STUDY TEXT >>
········

Overall, I am very proud of this work, we went from concept to highly successful flight test in just over one month when it wasn’t even our top priority.  The behavior of this system, both in terms of startup complexity, plumbing / wiring complexity, and flight control responsiveness are so superior to the differential throttling or attitude engine systems we have used before that we feel it is a clear winner.  When a jet vane moves, you get torque on the vehicle instantly, as opposed to throttling or starting an engine, which requires a fairly long liquid column to be accelerated, then the gas volume of the engine to change pressure before you get vehicle torque.


The two classic objections to jet vanes are that they erode, and they sap a few percent of the vehicle performance due to drag.  With our low temperature engines, there is no erosion whatsoever.  We are willing to pay a bit of performance for this vehicle layout, and we mitigate it a bit by being able to run the throttle 100% open, instead of having to stop a bit short to allow differential throttling, and the straight shot plumbing we will get under the big tanks.


A downside that I had been considering was that we couldn’t make it redundant like we could the quads of differentially throttled engines, but I realized that wasn’t actually the case.  You could put two engines with their own jet vanes next to each other, and if one was shut down, the other could still fly the vehicle, just at an angle of attack that put the offset thrust through the center of gravity.  It really isn’t any different than engine out with gimbaled motors, except you can get by with only two instead of three.  Jet vane roll control with an offset engine would still work, but it would have some cross axis coupling into the other axis due to the side forces not being completely balanced.

········

YOUR TASKS >>
1. Copy out the jet vane passage between "A downside that" and "being completely balanced.", inclusive.
2. Write what comes next in the jet vane passage, picking up after its final sentence.

THE DATA >>

········

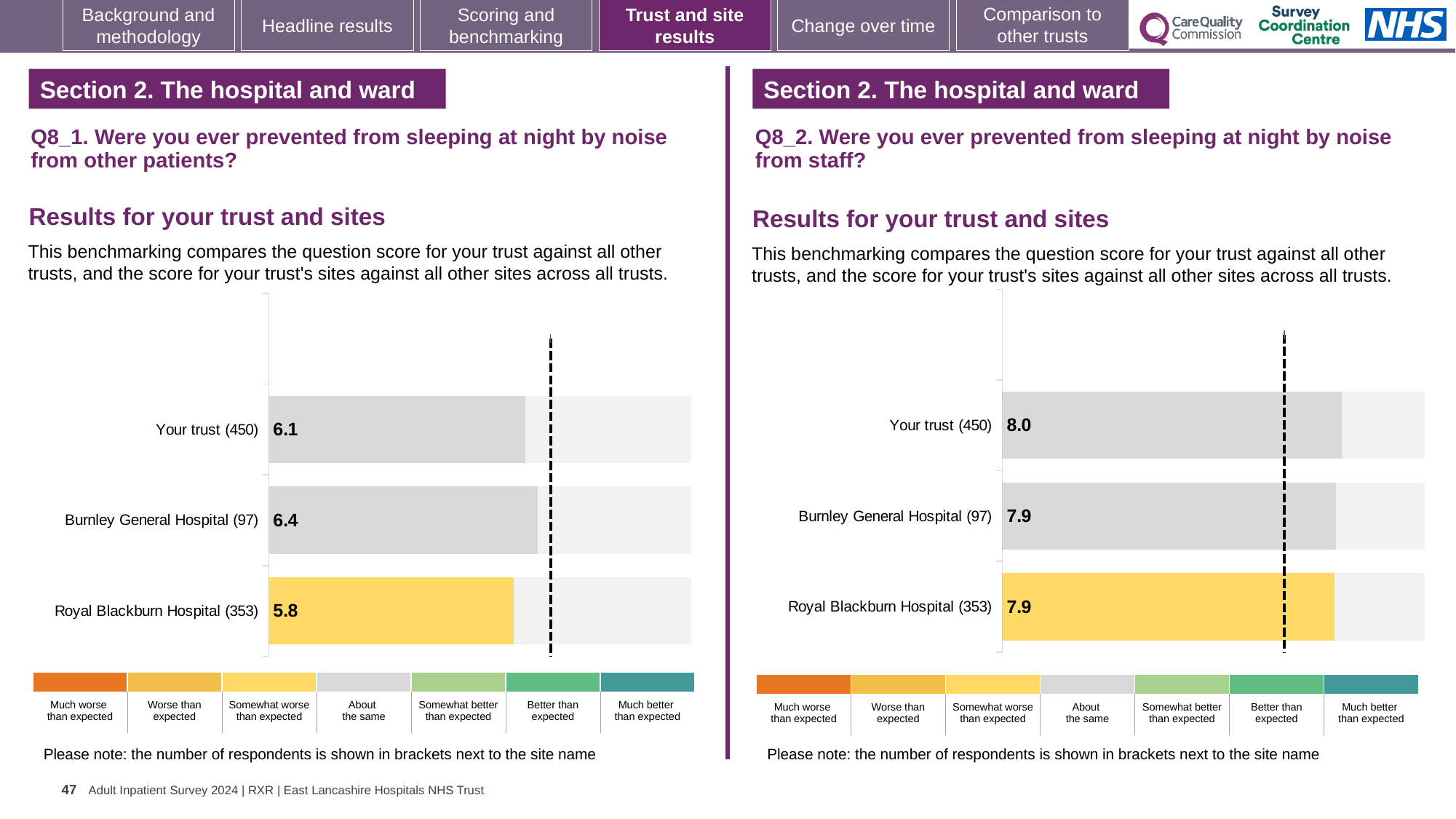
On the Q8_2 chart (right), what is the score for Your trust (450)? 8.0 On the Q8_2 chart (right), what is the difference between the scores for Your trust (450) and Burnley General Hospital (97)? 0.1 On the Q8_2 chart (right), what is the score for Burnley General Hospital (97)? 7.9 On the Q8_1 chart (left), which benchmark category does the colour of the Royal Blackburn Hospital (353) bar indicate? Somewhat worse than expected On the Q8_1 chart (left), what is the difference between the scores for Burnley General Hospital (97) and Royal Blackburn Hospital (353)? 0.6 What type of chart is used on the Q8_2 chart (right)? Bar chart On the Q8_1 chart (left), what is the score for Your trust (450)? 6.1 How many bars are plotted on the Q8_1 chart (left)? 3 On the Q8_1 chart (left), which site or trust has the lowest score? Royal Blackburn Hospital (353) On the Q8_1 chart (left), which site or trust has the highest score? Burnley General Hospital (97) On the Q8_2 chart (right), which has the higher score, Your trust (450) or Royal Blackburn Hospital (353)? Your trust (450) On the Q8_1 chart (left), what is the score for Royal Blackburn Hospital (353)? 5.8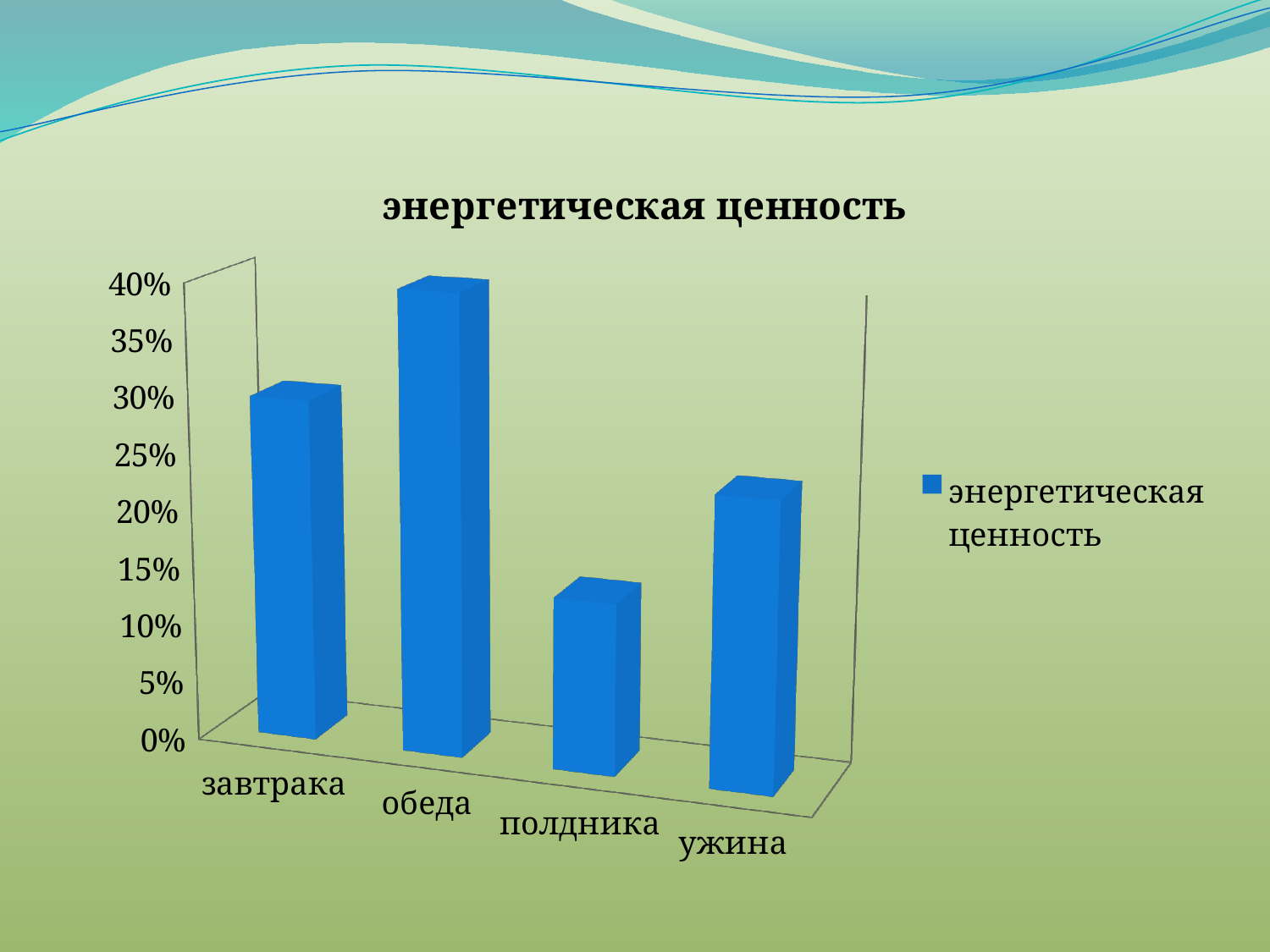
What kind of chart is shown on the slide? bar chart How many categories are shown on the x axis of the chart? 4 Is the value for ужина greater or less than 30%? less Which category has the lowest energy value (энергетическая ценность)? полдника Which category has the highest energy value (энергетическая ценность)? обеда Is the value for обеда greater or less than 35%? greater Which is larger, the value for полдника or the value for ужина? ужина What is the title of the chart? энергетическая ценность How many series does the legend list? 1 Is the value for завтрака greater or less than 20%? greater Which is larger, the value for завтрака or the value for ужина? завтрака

········

REPLIES >>
1.
A downside that I had been considering was that we couldn’t make it redundant like we could the quads of differentially throttled engines, but I realized that wasn’t actually the case.  You could put two engines with their own jet vanes next to each other, and if one was shut down, the other could still fly the vehicle, just at an angle of attack that put the offset thrust through the center of gravity.  It really isn’t any different than engine out with gimbaled motors, except you can get by with only two instead of three.  Jet vane roll control with an offset engine would still work, but it would have some cross axis coupling into the other axis due to the side forces not being completely balanced.

2.
There are several more things to be done with the test vehicle:  get the GPS working reliably, start using a differential GPS base station, calculate vehicle orientation in GPS space so it can do accurate automatic horizontal position hold, and start doing accelerating boosted hops at our test site.  We are probably also going to stick the laser altimeter back on it as a backup for the GPS.


We thought long and hard about it, and reached the conclusion that continuing the flight tests with the big vehicle in differential throttled mode would just be a waste of time.  We are going to cram hard on converting it over to using one of the 12” engines in jet-vane mode.  We have to build a large vane board, modify the tank bulkhead, build longer landing support legs, modify a pair of 2” valves for cutoff / throttle joining, rewire everything, and mount the engine.  We hashed out how everything is going to go, and we think that we can have it up in the air in two to three weeks.  From there, we just need to build a Really Big Engine to make the vehicle space shot capable.




We need the equivalent of a 24” diameter engine, making 16,000 to 20,000 lbf. To make a single man to 100 km vehicle with the 850 gallon tank, or two of them on the 1600 gallon tank for a three person X-Prize vehicle.  We are setting up to do some tests with liquid catalyst injection again as a possible option for the really big motors, avoiding the expense and lead times on all the engine catalysts.  We had lousy results when we tried that before, but now that we know the importance of flameholders for these engines, I think we can make it work.  It is probably still not a good idea, but we are going to see how it goes.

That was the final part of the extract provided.